:: GIVEN PASSAGE ::
Yes, the tank would be on the main floor. That's why I'm concerned about size and weight. The house is over 20 years old. What should I be looking for in terms of assessing how much weight the floor could potentially bear?


----------



## solarz (Aug 31, 2010)

Exquizique said:


> Yes, the tank would be on the main floor. That's why I'm concerned about size and weight. The house is over 20 years old. What should I be looking for in terms of assessing how much weight the floor could potentially bear?


Just to put this into perspective, 650lbs is like having 3-4 guys standing in a huddle. Granted, they'd be standing there 24/7 and possibly for years, but still...

Unfortunately, there's no easy answer to your question, since every house is different. You'd have to do some research and decide for yourself.

Here's a thread I found informative:
http://www.reefs.org/forums/topic1077.html


----------



## pyrrolin (Jan 11, 2012)

There is a 50 gallon that has the same footprint as 40 breeder, 36 x 18, just higher than the 40 breeder. I have been drooling over one of these for a while but don't have the funds for both the tank and the stand.

I also find the 48x12 55 gallon to be too narrow. I have a 36x12 35 gallon I want to replace with the 50 I just mentioned.

For smaller tanks I have one that is really nice size, it has a 30x12 footprint like a 20 long but its 16 inches high instead of the 20 long's 12 inches high. I have done the math and its about 25 gallons. Problem with this tank is its old and well used, scratched, I'd love to be able to find new ones like this as the dimensions are just right for that size range.


----------



## Ryan.Wilton (Dec 12, 2012)

Well I'm no contractor so I really have no full advise on that, is the basement finished? If not then add an extra support beam underneath the tank. Make sure you have it on some sort of cross beam. Quiet honestly, if you're really concerned you have 2 options in my mind.

Move the tank to the basement, or call a contractor and have them properly support the floor where you plan to add the aquarium.
:::
DIRECTION A:
In the aquarium floor-weight thread, why does solarz say there is no easy answer to how much weight the floor can bear? Answer in one to three sentences.
The text and the records come from separate, unrelated sources.
:: INPUT DATA ::
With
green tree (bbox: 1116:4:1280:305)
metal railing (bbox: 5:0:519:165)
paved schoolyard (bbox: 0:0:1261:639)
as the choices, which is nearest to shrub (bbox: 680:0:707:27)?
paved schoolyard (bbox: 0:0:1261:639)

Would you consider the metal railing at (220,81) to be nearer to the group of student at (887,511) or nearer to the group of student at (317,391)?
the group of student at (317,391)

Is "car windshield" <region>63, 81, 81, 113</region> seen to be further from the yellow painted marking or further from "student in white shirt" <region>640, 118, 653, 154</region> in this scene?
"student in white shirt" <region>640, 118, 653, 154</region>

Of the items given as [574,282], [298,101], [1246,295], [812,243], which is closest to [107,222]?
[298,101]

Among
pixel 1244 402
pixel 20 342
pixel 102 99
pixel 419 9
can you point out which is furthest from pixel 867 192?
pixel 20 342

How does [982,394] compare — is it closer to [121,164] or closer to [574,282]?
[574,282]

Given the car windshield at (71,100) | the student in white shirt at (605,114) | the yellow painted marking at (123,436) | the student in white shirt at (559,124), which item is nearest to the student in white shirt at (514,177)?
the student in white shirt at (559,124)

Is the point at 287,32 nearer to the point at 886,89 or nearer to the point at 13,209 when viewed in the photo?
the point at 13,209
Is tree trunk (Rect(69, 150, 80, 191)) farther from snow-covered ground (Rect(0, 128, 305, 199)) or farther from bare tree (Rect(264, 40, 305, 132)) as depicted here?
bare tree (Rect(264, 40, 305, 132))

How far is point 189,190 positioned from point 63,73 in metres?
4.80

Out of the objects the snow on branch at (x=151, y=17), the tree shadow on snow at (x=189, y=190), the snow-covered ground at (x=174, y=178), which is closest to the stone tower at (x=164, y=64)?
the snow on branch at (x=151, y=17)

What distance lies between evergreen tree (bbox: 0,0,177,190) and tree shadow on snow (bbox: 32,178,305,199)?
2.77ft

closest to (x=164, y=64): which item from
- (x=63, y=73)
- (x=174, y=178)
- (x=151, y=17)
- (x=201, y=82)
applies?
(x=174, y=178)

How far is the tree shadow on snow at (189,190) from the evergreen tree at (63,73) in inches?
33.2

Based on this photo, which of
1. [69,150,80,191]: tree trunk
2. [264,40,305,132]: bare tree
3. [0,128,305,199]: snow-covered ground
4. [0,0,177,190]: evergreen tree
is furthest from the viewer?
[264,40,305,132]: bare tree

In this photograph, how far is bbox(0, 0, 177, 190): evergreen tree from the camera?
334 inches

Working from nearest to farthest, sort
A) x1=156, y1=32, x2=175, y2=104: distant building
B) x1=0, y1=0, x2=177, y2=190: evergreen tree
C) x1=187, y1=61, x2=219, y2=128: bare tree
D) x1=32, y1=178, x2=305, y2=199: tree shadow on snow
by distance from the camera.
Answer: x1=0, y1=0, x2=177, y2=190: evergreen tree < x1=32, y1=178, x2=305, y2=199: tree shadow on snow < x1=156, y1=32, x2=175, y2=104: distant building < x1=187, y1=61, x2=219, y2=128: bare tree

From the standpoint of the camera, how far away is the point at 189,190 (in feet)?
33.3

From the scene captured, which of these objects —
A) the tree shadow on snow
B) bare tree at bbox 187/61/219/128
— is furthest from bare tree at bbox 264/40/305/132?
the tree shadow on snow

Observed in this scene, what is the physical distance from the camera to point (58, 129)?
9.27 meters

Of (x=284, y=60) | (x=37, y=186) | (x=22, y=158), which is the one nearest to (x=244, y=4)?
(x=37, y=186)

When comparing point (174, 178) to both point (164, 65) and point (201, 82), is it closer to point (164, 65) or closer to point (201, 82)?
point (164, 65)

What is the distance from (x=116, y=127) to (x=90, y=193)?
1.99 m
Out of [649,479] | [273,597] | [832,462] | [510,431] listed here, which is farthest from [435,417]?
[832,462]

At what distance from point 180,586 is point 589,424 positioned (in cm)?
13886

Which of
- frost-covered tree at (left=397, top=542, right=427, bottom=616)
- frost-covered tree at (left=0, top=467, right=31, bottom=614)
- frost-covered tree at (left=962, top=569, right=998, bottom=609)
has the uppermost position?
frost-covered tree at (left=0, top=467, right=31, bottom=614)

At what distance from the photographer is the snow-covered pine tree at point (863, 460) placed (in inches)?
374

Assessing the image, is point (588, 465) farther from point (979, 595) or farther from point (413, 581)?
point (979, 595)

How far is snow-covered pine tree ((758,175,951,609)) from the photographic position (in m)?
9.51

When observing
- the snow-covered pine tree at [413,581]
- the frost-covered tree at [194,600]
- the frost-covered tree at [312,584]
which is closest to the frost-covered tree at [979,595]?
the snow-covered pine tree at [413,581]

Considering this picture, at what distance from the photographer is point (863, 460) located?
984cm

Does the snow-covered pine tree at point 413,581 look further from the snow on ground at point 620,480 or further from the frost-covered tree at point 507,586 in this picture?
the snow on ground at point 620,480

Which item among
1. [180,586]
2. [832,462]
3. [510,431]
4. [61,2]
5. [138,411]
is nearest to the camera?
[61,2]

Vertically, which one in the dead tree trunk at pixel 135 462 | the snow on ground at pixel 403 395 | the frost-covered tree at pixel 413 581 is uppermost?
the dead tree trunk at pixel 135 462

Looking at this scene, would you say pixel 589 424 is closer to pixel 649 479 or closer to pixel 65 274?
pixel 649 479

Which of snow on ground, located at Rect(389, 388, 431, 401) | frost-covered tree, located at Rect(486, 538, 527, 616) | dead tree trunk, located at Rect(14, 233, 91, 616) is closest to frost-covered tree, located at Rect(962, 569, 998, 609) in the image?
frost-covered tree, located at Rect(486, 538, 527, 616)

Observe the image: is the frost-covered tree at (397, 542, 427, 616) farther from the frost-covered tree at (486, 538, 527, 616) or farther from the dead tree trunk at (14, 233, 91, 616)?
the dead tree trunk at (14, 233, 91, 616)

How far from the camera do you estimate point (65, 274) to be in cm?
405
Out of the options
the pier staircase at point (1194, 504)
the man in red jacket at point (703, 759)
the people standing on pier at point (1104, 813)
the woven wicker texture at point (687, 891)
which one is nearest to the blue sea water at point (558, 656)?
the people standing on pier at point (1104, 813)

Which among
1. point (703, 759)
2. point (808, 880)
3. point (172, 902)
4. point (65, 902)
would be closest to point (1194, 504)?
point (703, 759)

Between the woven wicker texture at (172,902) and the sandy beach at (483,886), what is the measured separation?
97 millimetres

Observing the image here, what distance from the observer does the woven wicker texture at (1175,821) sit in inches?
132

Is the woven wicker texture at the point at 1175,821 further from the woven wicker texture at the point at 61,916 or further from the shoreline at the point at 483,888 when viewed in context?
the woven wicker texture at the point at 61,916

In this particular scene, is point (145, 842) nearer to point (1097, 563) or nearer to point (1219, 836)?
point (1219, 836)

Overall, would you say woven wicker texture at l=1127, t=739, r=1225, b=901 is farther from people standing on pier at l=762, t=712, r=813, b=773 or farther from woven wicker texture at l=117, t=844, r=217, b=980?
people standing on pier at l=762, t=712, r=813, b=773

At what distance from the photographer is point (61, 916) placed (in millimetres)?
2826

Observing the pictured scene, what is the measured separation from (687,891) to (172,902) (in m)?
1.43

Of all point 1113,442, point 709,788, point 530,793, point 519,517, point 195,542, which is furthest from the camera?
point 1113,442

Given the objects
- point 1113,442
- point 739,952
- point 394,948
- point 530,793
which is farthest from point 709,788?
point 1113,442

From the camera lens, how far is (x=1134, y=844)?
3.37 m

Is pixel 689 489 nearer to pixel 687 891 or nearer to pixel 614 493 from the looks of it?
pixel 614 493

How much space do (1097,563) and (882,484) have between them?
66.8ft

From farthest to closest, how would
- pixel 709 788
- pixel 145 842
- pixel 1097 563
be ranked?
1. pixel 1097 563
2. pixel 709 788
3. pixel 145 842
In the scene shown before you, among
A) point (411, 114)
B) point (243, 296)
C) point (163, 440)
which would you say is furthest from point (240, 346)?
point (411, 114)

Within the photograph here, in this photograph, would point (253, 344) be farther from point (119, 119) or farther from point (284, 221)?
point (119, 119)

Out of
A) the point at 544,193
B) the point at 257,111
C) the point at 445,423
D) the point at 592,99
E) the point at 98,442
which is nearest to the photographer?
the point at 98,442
:::
DIRECTION B:
In the records, switch "nearer" to "closer" in everything from the line containing "Is pixel 689" down to the line containing "3. pixel 145 842", and give only those lines with nothing else changed.

CORRECT RESULT A:
Every house is different, so no single answer applies. The person asking would have to do some research and decide for themselves.

CORRECT RESULT B:
Is pixel 689 489 closer to pixel 687 891 or closer to pixel 614 493 from the looks of it?
pixel 614 493

How much space do (1097,563) and (882,484) have between them?
66.8ft

From farthest to closest, how would
- pixel 709 788
- pixel 145 842
- pixel 1097 563
be ranked?
1. pixel 1097 563
2. pixel 709 788
3. pixel 145 842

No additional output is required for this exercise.